**Reading passage**:
>>

Operating System-level Virtualization

Lecture illustration

Mathieu Bacou

Télécom SudParis, IMT, IP Paris, Inria

2024–2025 CSC5004 — Cloud Computing Infrastructures

Do we really want Virtual Machines?

  • They require a guest OS
    • Overhead of deployment and maintenance
  • Very slow: a new VM starts in dozens of seconds, plus provisioning
    • Allocate disk, deploy image, create VM, boot guest OS
    • Not quick enough for bursty workloads
  • Coarse grained:
    • For resource management: allocate for a full OS
    • For application architecture: monolithic layout
      • Horizontal scaling must replicate whole VM instead of components

Introducing: OS-level virtualization

  • Cloud users do not want to run OSes
    • They want to run their applications
  • How to share cloud resources closer to the applications?
    • Virtualization layer just between the OS and the application
  • Virtualize the OS for multiple applications at the same time!
  • An OS executes a container runtime that uses a container engine to run containers
    • Docker, LXC, OpenVZ…

Actors of OS-level virtualization

  1. Container runtime
  2. Container engine
  3. Container

Containers runtimes

  • High-level management of containers, artifacts and runtime configuration
    • Business-oriented container lifecycle
    • Build, download container images
    • Configure networking, volumes, security, etc.

<<

**Stored data**:
>>

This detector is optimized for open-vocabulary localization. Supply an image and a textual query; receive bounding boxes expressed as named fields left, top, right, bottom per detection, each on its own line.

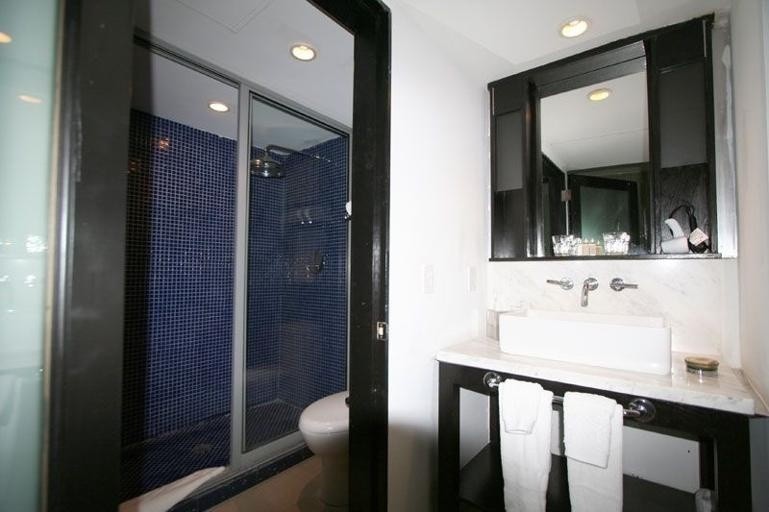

<<

**Task list**:
(A) According to the OS-level virtualization slides, how long does a new VM take to start?
(B) Reproduce the section of the OS-level virtualization slides that opens with the words containing "Operating System-level Virtualization" and closes with "want Virtual Machines?".
The data is separate material that has no connection to the OS-level virtualization slides.

**Completed exercise**:
(A) Dozens of seconds, plus provisioning.

(B)
Operating System-level Virtualization

Lecture illustration

Mathieu Bacou

Télécom SudParis, IMT, IP Paris, Inria

2024–2025 CSC5004 — Cloud Computing Infrastructures

Do we really want Virtual Machines?